JEE Advanced 2017 Paper 1

Given: Hyperbola $\;\frac{x^{2}}{a^{2}} - \;\frac{y^{2}}{16} = 1 \;\;$ . - - - - - - - (1) Tangent $: 2x - y + 1 = 0 - \cdot s - -2$ or $2x + 1 = y \;\; \cdot s \cdot s \cdot s \cdot s (2)$ As we know, general form of tangent is $y = mx + c$ where condition of tangency $\Rightarrow c^{2} =$ $a^{2} m^{2} - b^{2} \;\; \dots (3)$ From Equation of Hyperbola, $a = a, b = 4$ And values of $c$ and $m$ from the given equation of tangent, $c = 1, m = 2$ $\Rightarrow$ In Equation $(3), \Rightarrow 1^{2} = a^{2}(2)^{2} - (4)^{2}$ $\Rightarrow 1^{2} = 4 a^{2} - 16$ $\Rightarrow 4 a^{2} = 17 \Rightarrow a = \;\frac{\pm \sqrt{17}}{2}$ Now, checking the options with Pythagoras Theorem as they are sides of right angled triangle, C) $2a, 4, 1 \Rightarrow \sqrt{17}, 4, 1 \Rightarrow \sqrt{17} > \sqrt{16} \Rightarrow \sqrt{17} > 4$ So, $\sqrt{17}$ is the bigger side.

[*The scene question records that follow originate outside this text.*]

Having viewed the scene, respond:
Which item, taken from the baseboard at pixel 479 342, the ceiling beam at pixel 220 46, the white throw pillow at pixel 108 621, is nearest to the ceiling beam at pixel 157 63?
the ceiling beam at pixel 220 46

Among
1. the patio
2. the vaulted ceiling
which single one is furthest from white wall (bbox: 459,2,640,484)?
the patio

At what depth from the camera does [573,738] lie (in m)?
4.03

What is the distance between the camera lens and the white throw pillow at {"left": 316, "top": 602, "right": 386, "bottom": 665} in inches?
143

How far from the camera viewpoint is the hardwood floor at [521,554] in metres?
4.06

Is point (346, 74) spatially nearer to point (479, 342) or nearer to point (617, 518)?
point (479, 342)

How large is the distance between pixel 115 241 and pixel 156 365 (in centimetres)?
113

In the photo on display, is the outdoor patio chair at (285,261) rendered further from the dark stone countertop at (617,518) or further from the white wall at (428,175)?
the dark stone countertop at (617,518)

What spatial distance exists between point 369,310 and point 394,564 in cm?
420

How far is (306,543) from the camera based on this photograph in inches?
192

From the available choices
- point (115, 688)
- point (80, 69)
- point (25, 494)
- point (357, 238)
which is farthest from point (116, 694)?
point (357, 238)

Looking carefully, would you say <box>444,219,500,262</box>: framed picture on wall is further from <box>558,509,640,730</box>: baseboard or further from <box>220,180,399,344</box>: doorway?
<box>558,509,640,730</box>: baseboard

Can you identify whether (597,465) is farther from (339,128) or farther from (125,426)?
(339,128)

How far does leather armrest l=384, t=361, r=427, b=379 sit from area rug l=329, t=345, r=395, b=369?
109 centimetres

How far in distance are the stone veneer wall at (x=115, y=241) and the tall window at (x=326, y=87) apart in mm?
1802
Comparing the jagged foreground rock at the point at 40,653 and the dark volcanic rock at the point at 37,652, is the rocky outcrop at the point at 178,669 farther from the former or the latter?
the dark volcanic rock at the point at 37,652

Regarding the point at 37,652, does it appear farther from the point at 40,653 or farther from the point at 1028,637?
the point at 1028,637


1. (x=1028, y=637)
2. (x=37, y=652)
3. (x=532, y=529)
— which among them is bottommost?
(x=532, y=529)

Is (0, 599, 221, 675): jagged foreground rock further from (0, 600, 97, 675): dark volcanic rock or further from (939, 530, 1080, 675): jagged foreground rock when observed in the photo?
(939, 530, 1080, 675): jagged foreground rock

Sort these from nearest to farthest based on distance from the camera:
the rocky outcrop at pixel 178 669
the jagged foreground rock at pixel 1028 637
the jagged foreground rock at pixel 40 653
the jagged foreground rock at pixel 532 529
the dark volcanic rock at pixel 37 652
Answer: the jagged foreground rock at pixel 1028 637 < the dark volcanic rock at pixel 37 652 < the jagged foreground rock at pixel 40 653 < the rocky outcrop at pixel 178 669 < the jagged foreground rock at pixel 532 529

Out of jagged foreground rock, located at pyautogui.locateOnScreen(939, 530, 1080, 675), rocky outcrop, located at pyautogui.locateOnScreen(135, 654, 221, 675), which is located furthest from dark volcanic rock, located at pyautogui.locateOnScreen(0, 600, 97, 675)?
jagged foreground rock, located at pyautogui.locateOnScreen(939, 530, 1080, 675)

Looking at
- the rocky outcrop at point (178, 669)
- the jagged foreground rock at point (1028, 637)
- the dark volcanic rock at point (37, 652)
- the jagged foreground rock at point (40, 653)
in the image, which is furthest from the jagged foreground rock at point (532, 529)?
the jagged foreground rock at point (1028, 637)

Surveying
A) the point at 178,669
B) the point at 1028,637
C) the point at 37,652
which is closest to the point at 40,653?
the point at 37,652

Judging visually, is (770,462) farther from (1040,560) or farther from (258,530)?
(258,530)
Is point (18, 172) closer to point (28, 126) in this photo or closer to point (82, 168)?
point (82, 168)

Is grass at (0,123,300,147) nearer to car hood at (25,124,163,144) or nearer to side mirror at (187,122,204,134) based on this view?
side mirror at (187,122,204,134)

By Pythagoras theorem, $(1)^{2} + (4)^{2} = (\sqrt{17})^{2}$ $1 + 16 = 17$ It is a correct set. D) $2a, 8, 1$ $8 > \sqrt{17} \Rightarrow 8$ is bigger side. $\Rightarrow 64 = (\sqrt{17})^{2} + (1)^{2}$ $\Rightarrow 64 \neq 17 + 1$ So, they cannot be sides of the triangle. B) $a, 4, 1$ $4 > \;\frac{\sqrt{17}}{2} \Rightarrow 4$ is the biggest side. $16 = \;\frac{17}{4} + 1$ $16 \neq \;\frac{21}{4}$ They cannot be sides of a right angled triangle.A) $a, 4, 2$ $4 > \;\frac{\sqrt{17}}{2}$ $4^{2} = \left(\;\frac{\sqrt{17}}{2}\right)^{2} + (2)^{2} = \;\frac{17}{4} + 4$ $\Rightarrow 16 \neq \;\frac{33}{4}$ They cannot be sides of a right angled triangle.